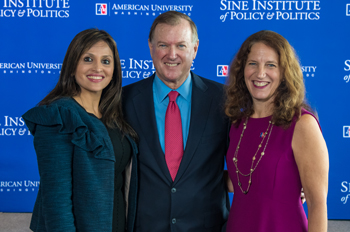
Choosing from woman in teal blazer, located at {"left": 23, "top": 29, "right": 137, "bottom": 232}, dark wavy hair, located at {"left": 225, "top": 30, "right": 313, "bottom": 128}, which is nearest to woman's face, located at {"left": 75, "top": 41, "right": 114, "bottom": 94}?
woman in teal blazer, located at {"left": 23, "top": 29, "right": 137, "bottom": 232}

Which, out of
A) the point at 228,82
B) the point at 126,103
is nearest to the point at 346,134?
the point at 228,82

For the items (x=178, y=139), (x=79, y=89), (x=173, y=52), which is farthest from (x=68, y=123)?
(x=173, y=52)

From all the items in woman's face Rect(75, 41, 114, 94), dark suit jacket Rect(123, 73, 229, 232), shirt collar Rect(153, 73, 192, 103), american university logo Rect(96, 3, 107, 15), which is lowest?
dark suit jacket Rect(123, 73, 229, 232)

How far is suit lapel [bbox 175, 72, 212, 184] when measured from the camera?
6.37ft

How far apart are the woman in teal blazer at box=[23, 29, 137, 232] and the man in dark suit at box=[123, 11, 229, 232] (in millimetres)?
82

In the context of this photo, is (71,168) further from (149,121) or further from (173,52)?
(173,52)

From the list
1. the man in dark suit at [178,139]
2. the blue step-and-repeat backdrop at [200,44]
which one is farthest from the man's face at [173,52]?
the blue step-and-repeat backdrop at [200,44]

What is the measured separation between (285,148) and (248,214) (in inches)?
14.6

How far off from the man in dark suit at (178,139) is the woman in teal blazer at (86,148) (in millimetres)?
82

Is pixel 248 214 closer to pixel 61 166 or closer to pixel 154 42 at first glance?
pixel 61 166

• Given problem:
Rewrite all of the lines above, swapping "shirt collar" for "dress shirt collar" and leaving everything else unchanged. Leave the pictures out.

• Solution below:
Choosing from woman in teal blazer, located at {"left": 23, "top": 29, "right": 137, "bottom": 232}, dark wavy hair, located at {"left": 225, "top": 30, "right": 313, "bottom": 128}, which is nearest to woman's face, located at {"left": 75, "top": 41, "right": 114, "bottom": 94}?
woman in teal blazer, located at {"left": 23, "top": 29, "right": 137, "bottom": 232}

Which, out of
A) the point at 228,82
B) the point at 126,103
is nearest to the point at 346,134?
the point at 228,82

For the items (x=178, y=139), (x=79, y=89), (x=173, y=52), which is farthest from (x=68, y=123)?
(x=173, y=52)

From all the items in woman's face Rect(75, 41, 114, 94), dark suit jacket Rect(123, 73, 229, 232), dress shirt collar Rect(153, 73, 192, 103), american university logo Rect(96, 3, 107, 15), which is lowest?
dark suit jacket Rect(123, 73, 229, 232)

How far is suit lapel [bbox 175, 72, 212, 184] when measured from the camera?
6.37ft

How far apart are the woman in teal blazer at box=[23, 29, 137, 232] and the man in dark suit at box=[123, 11, 229, 232] (in millimetres)?
82

In the context of this photo, is (71,168) further from (149,121) or further from (173,52)?
(173,52)

From the list
1. the man in dark suit at [178,139]
2. the blue step-and-repeat backdrop at [200,44]
which one is farthest from the man's face at [173,52]?
the blue step-and-repeat backdrop at [200,44]

What is the measured separation between (285,148) and (248,214) (in inches)?
14.6

How far off from the man in dark suit at (178,139) is the woman in teal blazer at (86,148) (in millimetres)?
82

Is pixel 248 214 closer to pixel 61 166 or closer to pixel 154 42 at first glance?
pixel 61 166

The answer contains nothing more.